As matinés estão de regresso e andam nas bocas de quem não dispensa um pezinho de dança ao fim-de-semana. Tendem a ocupar locais inusitados e atraem jovens (e não tão jovens) que não querem desperdiçar as tardes no sofá – um fenómeno visto com bons olhos por quem já cá anda há mais de uma década. “Tem havido mais concorrência”, admite Luís Baptista, mais conhecido por DJ Nox, um dos responsáveis pela Fuse. Ainda assim não é algo que o preocupe, muito pelo contrário. “Achamos até que é bastante positivo haver mais opções, obriga-nos sempre a inovar”, diz. 

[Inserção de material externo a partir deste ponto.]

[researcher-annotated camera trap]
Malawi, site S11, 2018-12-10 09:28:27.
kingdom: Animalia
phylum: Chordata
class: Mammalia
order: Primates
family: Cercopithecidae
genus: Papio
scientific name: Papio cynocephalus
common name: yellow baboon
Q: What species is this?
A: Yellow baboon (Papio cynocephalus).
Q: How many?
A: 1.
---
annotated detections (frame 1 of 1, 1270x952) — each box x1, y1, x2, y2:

A promotora nasceu em 2011, quando um grupo de amigos decidiu unir forças e organizar uma festa a bordo de um veleiro em Lisboa, durante a tarde. Apesar de fazerem eventos à noite, é com as suas matinés que fazem mais sucesso, tanto que foi com elas (e por causa delas) que receberam recentemente o galardão de Festa do Ano, atribuído pela Time Out, a Pernod Ricard e a The Sustainable Restaurant Association. “O primeiro evento correu super-bem e, depois, chegámos à conclusão que era mais difícil conseguir licenciamento para fazer eventos nocturnos. Então resolvemos apostar porque era mais fácil conseguir o licenciamento para eventos diurnos e, também, porque acreditávamos muito mais nesse conceito e no target que isso nos ia trazer”, explica o responsável. 

Hoje em dia, as Matinés da Fuse têm uma cadência mensal e acontecem um pouco por todo o país, sempre com música electrónica dos mais variados estilos, e em localizações inesperadas. “Aquilo que nos destaca dos demais é que tentamos sempre surpreender as pessoas com sítios novos. Existe um estigma contra a música electrónica, mas ao longo destes já quase 13 anos temos conseguido quebrar essas barreiras, o que nos tem dado acesso a sítios a que normalmente não teríamos acesso, como foi o caso do CCB, do Instituto Superior de Agronomia, ou do Teatro Luís de Camões”, afirma. Outra das razões para o êxito é o público fiel. “A maioria dos nossos clientes sai uma vez por mês, vai à nossa matiné e não sai mais”, garante. 

Luís Baptista da Fuse
DRLuís Baptista

Quem prefere as tardes às noites?

Segundo Luís Baptista, “são pessoas de uma faixa etária a começar nos 25/30”. “Nos nossos eventos, a maior fatia é entre os 35 e os 40 anos. Temos muita malta jovem também, mas acontece que quando atingimos uma certa idade e começamos a ter outro tipo de responsabilidades, com trabalho, filhos e etc., é muito mais fácil sair a um sábado à tarde, por exemplo, e acabar a saída às 23.00, do que estar a sair até às 06.00/07.00 de um domingo. A recuperação acaba por ser diferente”, justifica. 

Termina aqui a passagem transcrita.